**Texte à lire**
Ils intéressent beaucoup M. Marini !
Mme Florence Parly,
secrétaire d'Etat.
La suppression d'un des abattements pour 160 0000
d'entre eux est, me semble-t-il, un facteur de plus grande justice fiscale.
C'est la raison pour laquelle le Gouvernement a accepté l'amendement de
l'Assemblée nationale visant à introduire l'article 2
bis
dans le projet
de loi de finances, amendement qui est cohérent avec la volonté du Gouvernement
de privilégier les revenus du travail.
J'en viens à la question constitutionnelle que vous avez soulevée, monsieur le
rapporteur, et du risque éventuel de rupture d'égalité devant les charges
publiques qu'engendrerait l'article 2
bis
.
Je ne partage pas votre analyse, monsieur le rapporteur général, car je
considère que l'on réserve ici un traitement homogène à une catégorie homogène
à la fois de personnes et de revenus. Or le bénéfice d'un avantage fiscal peut
tout à fait être limité ou réservé à une catégorie de contribuables en fonction
de critères objectifs, et c'est bien le cas dans cet article 2
bis
.

**Matériel fourni**
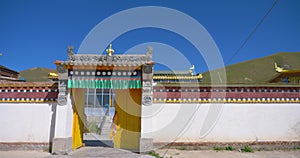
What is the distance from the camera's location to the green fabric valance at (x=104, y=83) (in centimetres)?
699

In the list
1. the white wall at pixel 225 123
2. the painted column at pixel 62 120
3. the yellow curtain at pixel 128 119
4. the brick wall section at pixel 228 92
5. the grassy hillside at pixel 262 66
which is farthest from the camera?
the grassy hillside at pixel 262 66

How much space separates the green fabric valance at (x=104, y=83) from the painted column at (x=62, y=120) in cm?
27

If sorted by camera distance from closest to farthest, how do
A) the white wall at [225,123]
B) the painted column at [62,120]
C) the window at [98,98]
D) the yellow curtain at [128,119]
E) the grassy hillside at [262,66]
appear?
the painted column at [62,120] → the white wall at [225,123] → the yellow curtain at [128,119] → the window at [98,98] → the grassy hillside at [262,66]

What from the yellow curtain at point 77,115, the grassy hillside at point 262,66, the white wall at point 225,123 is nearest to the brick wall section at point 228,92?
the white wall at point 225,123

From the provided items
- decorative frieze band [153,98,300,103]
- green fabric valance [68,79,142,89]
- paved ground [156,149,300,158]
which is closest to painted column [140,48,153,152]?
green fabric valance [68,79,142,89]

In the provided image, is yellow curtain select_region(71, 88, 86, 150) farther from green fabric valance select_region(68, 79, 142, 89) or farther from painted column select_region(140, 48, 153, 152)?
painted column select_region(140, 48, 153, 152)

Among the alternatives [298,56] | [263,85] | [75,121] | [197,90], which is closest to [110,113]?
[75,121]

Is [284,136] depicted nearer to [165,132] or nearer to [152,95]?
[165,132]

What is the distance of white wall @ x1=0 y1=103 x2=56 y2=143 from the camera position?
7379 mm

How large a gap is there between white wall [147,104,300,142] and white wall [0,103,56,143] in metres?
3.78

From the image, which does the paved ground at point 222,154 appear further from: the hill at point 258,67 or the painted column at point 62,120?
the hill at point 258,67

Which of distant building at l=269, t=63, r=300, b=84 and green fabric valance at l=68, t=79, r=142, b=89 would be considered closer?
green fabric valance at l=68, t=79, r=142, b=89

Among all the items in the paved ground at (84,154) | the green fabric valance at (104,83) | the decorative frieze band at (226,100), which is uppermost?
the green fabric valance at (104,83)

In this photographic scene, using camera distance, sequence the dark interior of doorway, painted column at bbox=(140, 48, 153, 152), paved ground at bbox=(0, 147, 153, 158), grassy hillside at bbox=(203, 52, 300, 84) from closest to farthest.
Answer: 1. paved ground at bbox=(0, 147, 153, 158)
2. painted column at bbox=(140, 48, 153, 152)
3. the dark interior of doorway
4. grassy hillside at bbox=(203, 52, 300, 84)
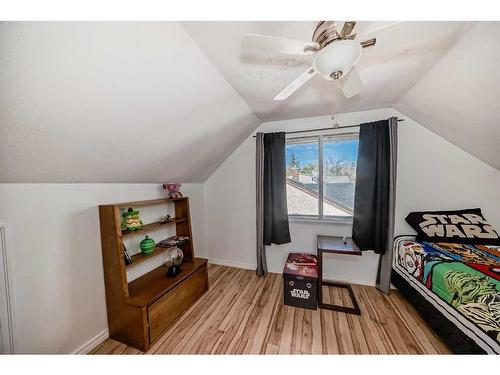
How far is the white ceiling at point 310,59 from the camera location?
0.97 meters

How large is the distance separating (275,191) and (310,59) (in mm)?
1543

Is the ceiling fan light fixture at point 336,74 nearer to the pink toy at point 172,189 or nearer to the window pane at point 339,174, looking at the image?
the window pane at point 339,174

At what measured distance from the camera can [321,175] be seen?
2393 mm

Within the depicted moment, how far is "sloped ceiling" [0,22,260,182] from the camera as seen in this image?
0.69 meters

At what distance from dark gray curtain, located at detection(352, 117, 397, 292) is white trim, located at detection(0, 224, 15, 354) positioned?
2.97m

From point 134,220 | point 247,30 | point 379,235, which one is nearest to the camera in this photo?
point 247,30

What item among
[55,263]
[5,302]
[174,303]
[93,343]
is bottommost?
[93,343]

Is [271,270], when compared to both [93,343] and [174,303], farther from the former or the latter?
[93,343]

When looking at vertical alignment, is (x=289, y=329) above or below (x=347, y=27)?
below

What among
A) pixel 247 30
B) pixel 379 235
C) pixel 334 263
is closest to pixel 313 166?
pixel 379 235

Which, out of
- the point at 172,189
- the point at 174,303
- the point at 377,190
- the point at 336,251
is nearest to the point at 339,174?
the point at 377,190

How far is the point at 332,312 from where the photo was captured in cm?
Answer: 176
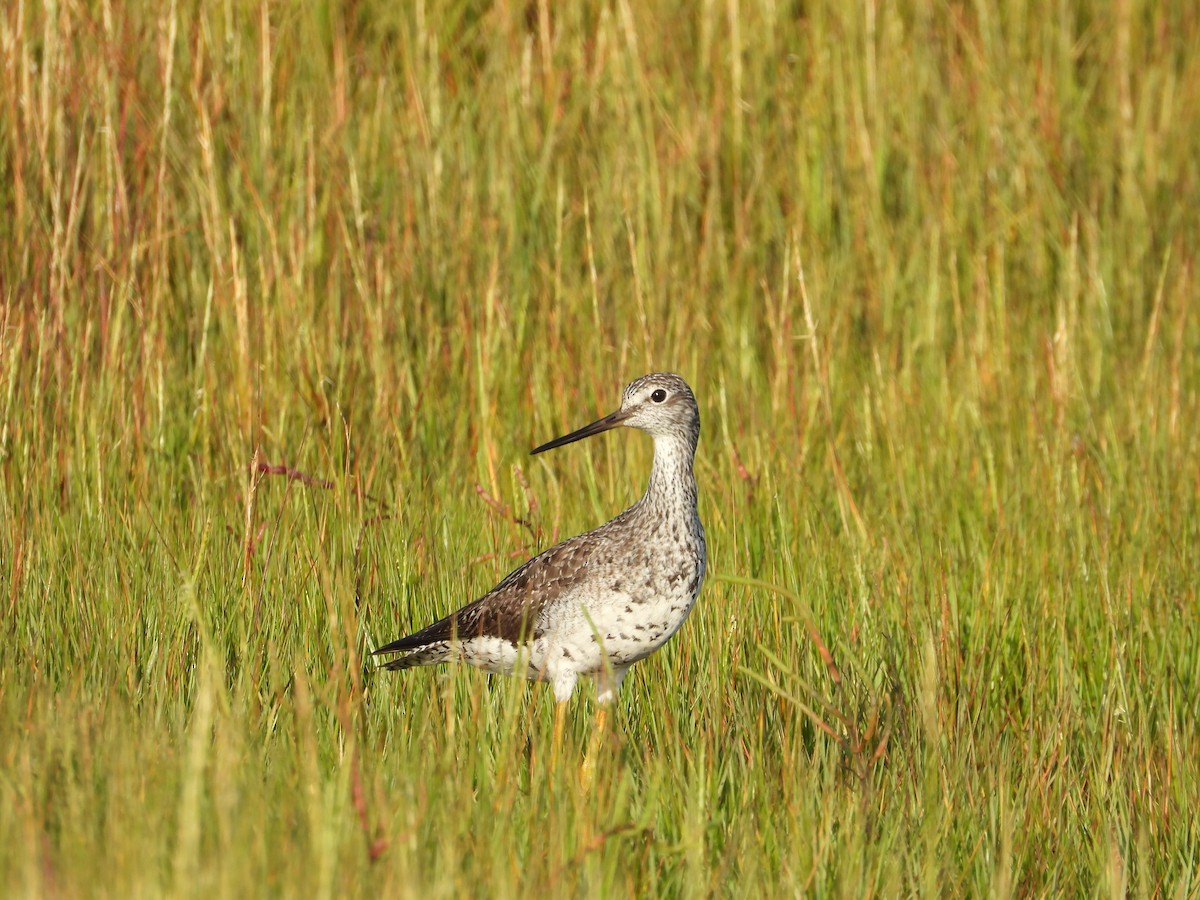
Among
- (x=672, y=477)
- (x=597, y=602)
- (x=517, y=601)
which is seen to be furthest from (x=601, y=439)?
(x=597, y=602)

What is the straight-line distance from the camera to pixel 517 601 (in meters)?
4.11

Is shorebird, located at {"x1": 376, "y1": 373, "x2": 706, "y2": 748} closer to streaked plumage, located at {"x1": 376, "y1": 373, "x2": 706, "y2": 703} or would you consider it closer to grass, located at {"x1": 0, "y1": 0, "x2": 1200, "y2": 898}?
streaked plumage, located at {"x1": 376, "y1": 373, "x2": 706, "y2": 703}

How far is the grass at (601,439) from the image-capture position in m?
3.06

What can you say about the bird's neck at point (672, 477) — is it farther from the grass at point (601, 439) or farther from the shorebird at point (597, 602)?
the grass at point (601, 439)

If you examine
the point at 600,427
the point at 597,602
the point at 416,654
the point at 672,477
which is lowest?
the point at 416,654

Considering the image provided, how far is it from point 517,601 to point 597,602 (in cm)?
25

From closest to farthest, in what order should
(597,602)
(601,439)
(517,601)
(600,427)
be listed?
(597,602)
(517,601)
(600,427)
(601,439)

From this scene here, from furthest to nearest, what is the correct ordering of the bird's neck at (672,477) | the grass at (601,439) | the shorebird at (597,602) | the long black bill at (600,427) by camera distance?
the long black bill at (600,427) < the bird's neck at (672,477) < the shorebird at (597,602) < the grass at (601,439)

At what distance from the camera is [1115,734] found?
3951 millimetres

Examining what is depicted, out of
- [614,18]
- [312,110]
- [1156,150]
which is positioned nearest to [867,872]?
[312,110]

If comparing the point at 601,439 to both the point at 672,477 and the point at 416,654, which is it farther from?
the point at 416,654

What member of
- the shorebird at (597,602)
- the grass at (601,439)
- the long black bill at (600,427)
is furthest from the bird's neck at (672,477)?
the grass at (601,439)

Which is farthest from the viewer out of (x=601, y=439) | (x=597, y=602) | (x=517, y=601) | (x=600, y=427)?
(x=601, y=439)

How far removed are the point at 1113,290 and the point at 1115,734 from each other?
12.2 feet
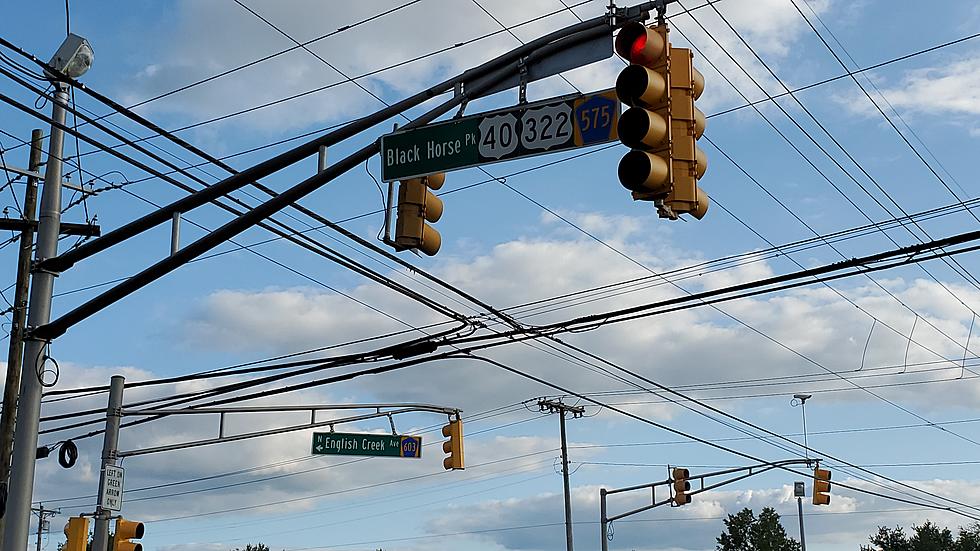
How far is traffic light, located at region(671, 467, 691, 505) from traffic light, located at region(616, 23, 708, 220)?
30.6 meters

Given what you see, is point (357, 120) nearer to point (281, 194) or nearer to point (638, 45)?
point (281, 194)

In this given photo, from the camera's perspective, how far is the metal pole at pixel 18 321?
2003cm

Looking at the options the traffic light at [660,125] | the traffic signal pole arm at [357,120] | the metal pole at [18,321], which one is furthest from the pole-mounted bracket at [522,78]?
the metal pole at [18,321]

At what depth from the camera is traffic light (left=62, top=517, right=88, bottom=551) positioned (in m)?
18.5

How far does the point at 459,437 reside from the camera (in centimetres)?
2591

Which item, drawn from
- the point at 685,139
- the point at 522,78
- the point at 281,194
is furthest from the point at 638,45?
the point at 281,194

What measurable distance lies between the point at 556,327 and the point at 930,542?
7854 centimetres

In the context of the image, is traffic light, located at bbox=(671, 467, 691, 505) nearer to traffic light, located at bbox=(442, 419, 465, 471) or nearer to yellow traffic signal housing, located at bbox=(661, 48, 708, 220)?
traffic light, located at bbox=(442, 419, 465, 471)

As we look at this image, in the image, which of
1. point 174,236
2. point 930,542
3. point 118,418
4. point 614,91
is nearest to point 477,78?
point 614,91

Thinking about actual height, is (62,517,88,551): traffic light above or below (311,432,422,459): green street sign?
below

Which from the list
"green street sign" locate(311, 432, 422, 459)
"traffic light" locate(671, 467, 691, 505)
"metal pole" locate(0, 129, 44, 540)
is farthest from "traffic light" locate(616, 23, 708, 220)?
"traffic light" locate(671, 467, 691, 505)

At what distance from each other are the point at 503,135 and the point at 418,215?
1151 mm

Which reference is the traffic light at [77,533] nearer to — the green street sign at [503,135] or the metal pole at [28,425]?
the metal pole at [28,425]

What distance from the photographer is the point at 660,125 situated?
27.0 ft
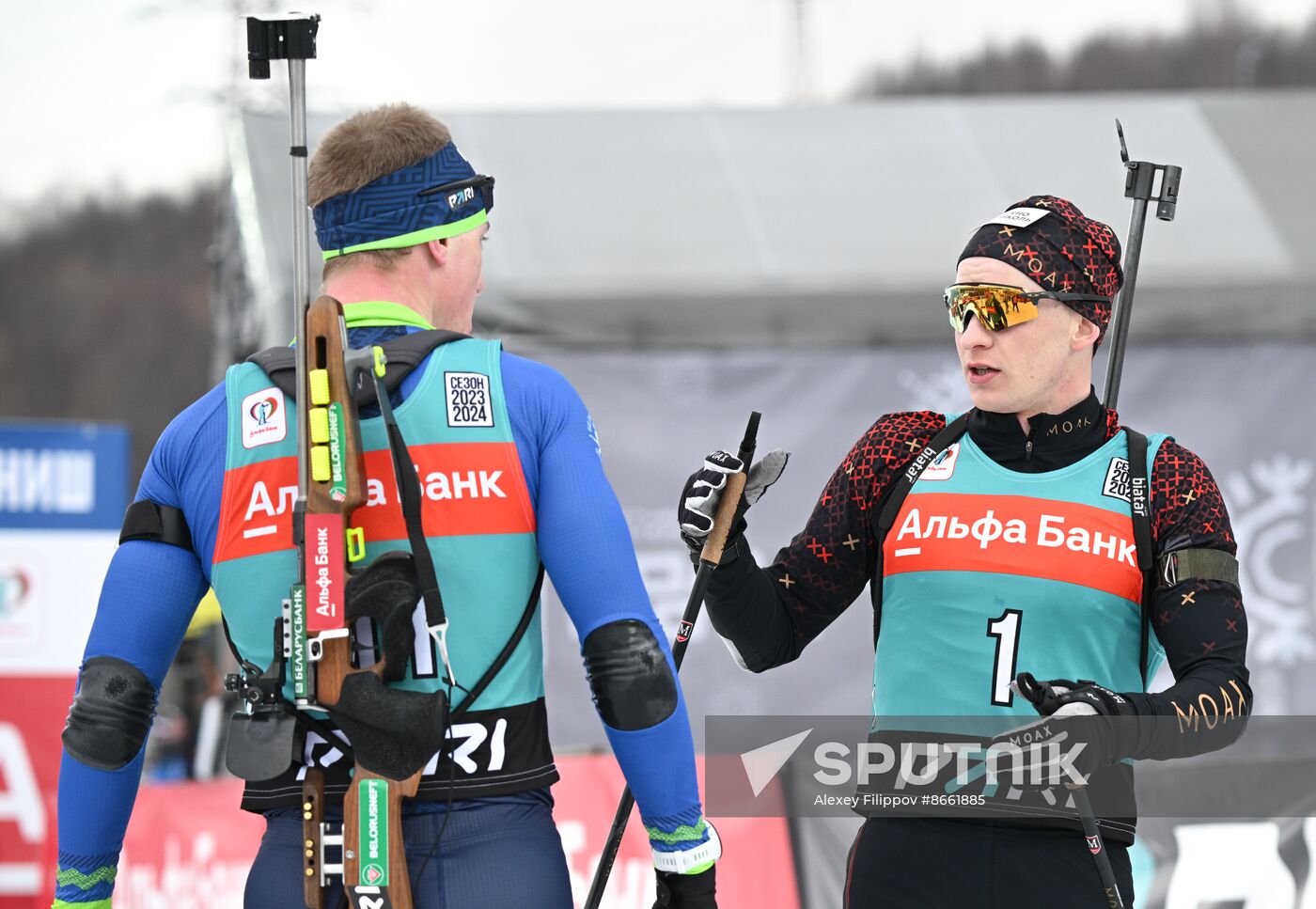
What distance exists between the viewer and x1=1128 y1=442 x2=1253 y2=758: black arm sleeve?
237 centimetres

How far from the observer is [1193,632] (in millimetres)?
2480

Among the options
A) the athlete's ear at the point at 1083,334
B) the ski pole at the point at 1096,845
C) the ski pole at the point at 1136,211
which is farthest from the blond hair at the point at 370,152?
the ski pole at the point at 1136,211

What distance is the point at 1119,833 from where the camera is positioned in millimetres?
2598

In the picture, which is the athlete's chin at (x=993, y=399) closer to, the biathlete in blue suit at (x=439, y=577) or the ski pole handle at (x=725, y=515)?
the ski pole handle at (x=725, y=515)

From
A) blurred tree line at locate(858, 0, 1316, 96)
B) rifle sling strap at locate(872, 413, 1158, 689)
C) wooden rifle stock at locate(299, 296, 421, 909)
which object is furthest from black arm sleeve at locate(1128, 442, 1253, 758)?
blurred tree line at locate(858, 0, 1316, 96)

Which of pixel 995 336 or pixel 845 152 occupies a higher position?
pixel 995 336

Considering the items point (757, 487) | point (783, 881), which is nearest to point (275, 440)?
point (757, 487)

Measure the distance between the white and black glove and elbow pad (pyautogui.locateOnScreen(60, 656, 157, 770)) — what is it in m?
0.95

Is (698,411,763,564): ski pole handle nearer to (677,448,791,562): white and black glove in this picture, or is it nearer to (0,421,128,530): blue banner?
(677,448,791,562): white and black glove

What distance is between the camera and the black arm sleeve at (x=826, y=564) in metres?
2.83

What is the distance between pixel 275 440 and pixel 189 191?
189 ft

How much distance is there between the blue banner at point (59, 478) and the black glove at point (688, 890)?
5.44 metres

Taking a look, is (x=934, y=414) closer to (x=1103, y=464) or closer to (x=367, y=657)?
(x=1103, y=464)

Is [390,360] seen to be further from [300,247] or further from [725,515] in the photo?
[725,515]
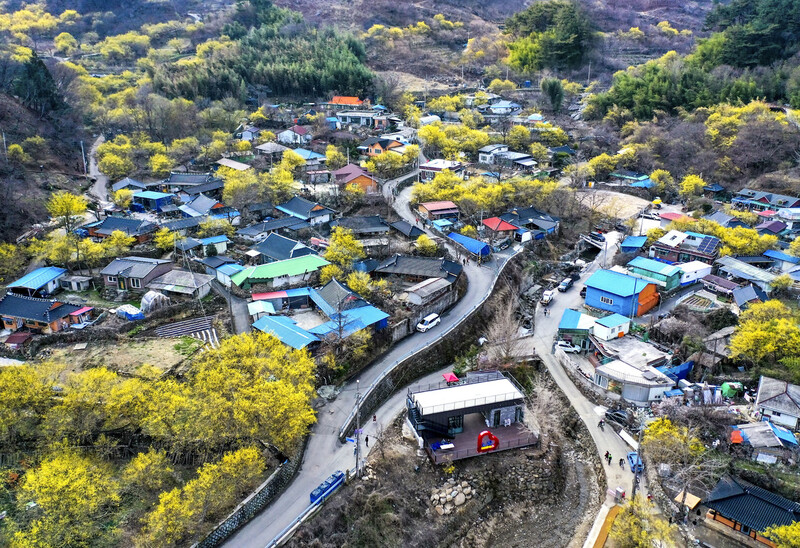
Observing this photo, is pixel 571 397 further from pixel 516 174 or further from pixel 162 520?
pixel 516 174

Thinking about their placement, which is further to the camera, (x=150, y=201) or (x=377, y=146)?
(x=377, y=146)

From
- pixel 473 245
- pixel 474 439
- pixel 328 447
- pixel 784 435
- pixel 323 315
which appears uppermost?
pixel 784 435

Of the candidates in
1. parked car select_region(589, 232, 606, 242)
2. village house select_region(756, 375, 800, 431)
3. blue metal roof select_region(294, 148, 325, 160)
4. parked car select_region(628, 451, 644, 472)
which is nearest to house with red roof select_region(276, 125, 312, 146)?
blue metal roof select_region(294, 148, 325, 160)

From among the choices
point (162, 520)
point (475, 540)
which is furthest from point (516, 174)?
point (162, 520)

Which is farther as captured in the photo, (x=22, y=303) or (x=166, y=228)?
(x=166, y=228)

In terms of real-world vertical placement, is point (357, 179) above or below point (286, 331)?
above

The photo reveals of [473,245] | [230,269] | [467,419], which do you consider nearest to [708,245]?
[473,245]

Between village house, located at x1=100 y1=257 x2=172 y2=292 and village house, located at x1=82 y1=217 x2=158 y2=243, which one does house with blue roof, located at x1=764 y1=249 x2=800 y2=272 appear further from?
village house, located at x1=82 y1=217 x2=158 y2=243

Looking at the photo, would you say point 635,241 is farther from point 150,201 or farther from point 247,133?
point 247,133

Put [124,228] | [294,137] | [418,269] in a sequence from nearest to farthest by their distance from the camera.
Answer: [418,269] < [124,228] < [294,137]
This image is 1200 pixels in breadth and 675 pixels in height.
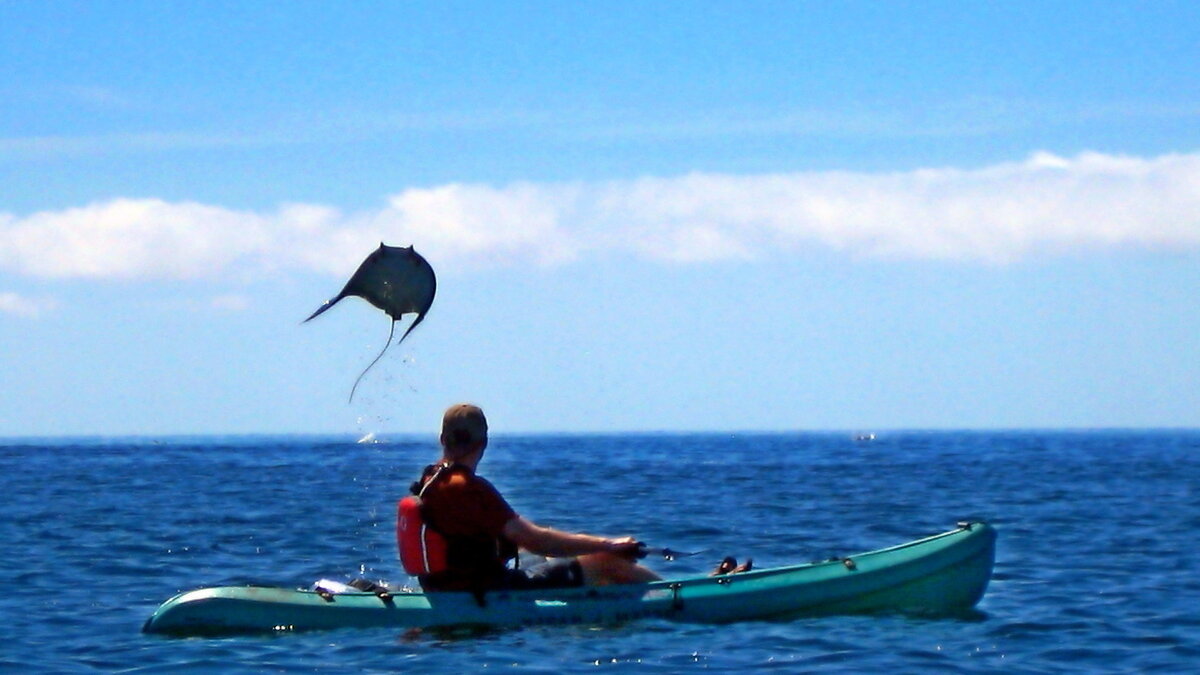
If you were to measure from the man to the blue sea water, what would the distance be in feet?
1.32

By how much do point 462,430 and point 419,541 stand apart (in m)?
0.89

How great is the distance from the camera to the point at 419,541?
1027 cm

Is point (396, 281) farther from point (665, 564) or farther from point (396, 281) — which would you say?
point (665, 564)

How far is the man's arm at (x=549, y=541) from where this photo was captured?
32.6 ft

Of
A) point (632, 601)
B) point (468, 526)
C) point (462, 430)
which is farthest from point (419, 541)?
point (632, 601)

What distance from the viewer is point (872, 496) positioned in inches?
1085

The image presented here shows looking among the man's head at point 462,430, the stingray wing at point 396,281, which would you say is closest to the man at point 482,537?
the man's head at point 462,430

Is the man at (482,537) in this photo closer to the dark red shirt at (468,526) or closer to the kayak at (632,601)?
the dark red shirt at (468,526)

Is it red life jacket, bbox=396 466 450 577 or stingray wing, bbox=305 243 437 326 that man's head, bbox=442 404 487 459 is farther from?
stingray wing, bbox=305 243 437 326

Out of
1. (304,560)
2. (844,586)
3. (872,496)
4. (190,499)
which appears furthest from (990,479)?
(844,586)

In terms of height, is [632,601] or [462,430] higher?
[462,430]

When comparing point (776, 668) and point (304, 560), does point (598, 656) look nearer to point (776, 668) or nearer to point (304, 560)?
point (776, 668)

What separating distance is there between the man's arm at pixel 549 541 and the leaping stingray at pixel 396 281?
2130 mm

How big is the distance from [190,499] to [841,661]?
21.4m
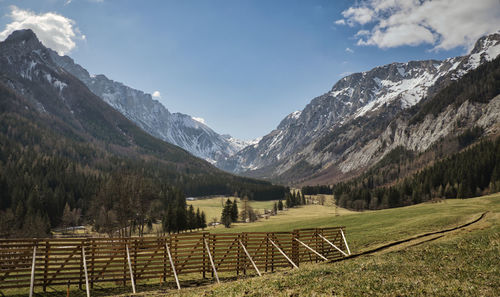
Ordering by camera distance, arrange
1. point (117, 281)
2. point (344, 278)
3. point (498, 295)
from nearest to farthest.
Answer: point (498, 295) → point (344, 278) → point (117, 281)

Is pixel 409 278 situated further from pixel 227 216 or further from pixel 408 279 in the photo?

**Consignes à traiter**
**A)** D'après le texte à lire, avec quelle volonté du Gouvernement l'amendement de l'Assemblée nationale est-il cohérent ?
**B)** Reproduisez le passage du texte à lire qui va de « Ils intéressent beaucoup » jusqu'à « grande justice fiscale. ».

**Réponses par consigne**
**A)** Avec la volonté de privilégier les revenus du travail.

**B)**
Ils intéressent beaucoup M. Marini !
Mme Florence Parly,
secrétaire d'Etat.
La suppression d'un des abattements pour 160 0000
d'entre eux est, me semble-t-il, un facteur de plus grande justice fiscale.